Excerpted text:
A lot of treatments for Autism stem from a "study" by Leo Kanner that consisted of one autistic girl. At one point during the study he got so angry that she wouldn't stop stimming that he slapped her, and she was so surprised she stopped for a while. That became be basis for autism treatment for decades. Some places still use electric shocks today, which were thought to make it more "scientific" because it was standardized and repeatable. Presumably the other option was giving the therapists a rolled up newspaper.

That's not the worst of it, but I advise you to read the book for full context.

39—though I feel like "neurotypical" might be too broad a term. I'm an extrovert, but I tend to freak people out by how extroverted and overtly emotional I am.

Your neurodiverse (Aspie) score: 70 of 200
Your neurotypical (non-autistic) score: 153 of 200
You are very likely neurotypical

That test is fascinating. The graph is great once I figured out what it means by reading the pdf that goes along with it. It's really worth downloading to get those details. Average to high for NT in all the measures. For Neurodiverse (Aspie): very low in Social and Communication for Aspie, medium in Relationship and Perception, and very high--in fact, the highest of all ten measures--in Talent.

I enjoyed this read. I have a stepfather that has Aspergers (I think), and I've wondered about myself for some time now. One of my best friends has an autistic daughter as well, so knowing a little about this topic is important to me.

I'll definitely be checking this quiz out later, as well, thanks for the link Eleima.

I downloaded the sample on my kindle, and it's in my Book Pile. Great article, Thomas.

Excerpts from a dataset:
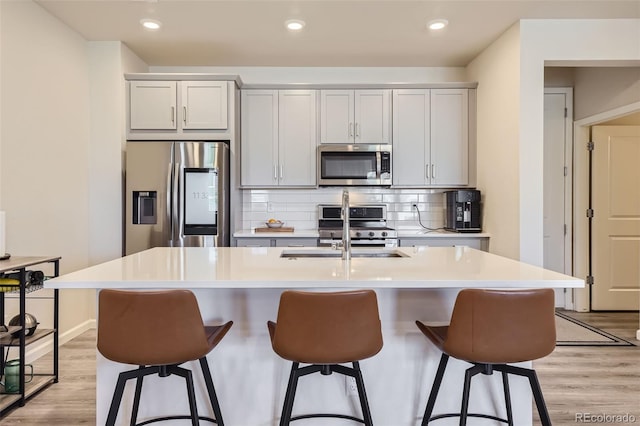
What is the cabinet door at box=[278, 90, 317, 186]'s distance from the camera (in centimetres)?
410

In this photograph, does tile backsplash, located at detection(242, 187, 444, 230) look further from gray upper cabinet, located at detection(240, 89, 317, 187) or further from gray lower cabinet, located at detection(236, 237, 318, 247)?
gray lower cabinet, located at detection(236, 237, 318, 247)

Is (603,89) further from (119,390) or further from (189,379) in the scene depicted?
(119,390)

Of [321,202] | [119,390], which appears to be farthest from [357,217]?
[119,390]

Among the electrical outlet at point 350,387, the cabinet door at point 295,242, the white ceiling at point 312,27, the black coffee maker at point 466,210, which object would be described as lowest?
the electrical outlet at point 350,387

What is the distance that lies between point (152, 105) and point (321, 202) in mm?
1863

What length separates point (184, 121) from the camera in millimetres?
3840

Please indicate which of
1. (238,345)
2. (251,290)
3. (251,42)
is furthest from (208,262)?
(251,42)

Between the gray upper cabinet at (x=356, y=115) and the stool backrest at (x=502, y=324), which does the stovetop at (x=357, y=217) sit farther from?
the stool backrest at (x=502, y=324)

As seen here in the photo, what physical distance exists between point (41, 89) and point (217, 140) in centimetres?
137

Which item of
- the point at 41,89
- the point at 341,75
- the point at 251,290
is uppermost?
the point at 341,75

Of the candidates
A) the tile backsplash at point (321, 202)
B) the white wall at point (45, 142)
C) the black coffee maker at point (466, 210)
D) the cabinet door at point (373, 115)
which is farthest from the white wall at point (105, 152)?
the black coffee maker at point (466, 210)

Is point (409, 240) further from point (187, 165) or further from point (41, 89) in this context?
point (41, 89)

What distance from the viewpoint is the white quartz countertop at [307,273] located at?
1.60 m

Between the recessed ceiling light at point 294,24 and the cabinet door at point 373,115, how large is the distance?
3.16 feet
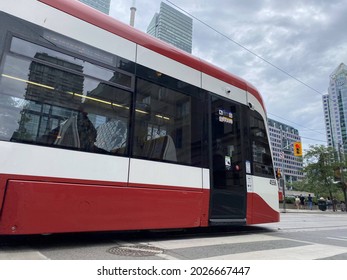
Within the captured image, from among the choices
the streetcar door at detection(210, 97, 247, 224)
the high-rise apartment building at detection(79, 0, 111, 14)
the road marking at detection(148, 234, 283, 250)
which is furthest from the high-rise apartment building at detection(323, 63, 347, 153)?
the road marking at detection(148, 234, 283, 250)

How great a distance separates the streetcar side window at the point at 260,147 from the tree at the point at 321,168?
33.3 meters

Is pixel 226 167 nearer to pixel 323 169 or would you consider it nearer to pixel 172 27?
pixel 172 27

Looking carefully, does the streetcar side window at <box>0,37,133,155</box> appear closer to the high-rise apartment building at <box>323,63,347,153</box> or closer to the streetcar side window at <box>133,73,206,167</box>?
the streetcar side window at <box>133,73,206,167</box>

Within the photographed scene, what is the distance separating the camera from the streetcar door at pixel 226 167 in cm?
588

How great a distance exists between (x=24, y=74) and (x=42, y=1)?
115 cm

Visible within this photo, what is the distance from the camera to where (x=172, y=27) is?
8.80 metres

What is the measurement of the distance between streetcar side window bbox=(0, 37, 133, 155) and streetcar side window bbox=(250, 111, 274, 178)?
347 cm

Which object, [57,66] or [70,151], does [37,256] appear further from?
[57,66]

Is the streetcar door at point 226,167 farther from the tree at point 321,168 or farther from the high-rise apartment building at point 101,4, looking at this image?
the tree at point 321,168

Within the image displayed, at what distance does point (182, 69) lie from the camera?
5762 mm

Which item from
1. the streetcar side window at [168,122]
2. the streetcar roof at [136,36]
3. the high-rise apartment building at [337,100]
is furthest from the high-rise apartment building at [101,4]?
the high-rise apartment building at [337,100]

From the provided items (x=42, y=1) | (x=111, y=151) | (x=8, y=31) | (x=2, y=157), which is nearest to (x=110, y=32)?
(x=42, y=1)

Tasks and exercises:
1/ Answer these questions using the autism comment thread:
(a) How many autistic girls made up Leo Kanner's "study"?
(b) What neurotypical score out of 200 does one commenter report?
(c) In which of the ten measures did that commenter score highest?
2/ Continue the autism comment thread from its last line.

Results for the exercise:
1/
(a) One.
(b) 153 of 200.
(c) Talent.

2/
Wow.... 165/200 aspie score! Even if I give myself a (huge) 20% margin of error - over-estimating/overstating my answers, that still puts me firmly in the "self-diagnosed as likely" camp. (my son has been diagnosed as "on the spectrum")

I can't say I'm surprised... or bothered, by it. I've often felt that I'm "acting like a normal person" in social situations, and find it exhausting. I've had my share of "OMG, I HAVE to get OUT OF HERE!" moments - stores, parties, crowds - where I've been a hair's-breadth away from just shoving everyone out of my personal space (if I can put my arms out and touch you... you're too close)... works for mosh-pits... not so much at Costco.

So... we going for high scores? ;p

Wink_and_the_Gun wrote:

Wow.... 165/200 aspie score! Even if I give myself a (huge) 20% margin of error - over-estimating/overstating my answers, that still puts me firmly in the "self-diagnosed as likely" camp. (my son has been diagnosed as "on the spectrum")

I can't say I'm surprised... or bothered, by it. I've often felt that I'm "acting like a normal person" in social situations, and find it exhausting. I've had my share of "OMG, I HAVE to get OUT OF HERE!" moments - stores, parties, crowds - where I've been a hair's-breadth away from just shoving everyone out of my personal space (if I can put my arms out and touch you... you're too close)... works for mosh-pits... not so much at Costco.

So... we going for high scores? ;p

If we are, I'm feeling awfully inadequate now

144 neurodiverse for me, which isn't all that surprising. Some of those I couldn't hit yes hard enough to.

ClockworkHouse wrote:

144 neurodiverse for me, which isn't all that surprising. Some of those I couldn't hit yes hard enough to. :P

Likewise.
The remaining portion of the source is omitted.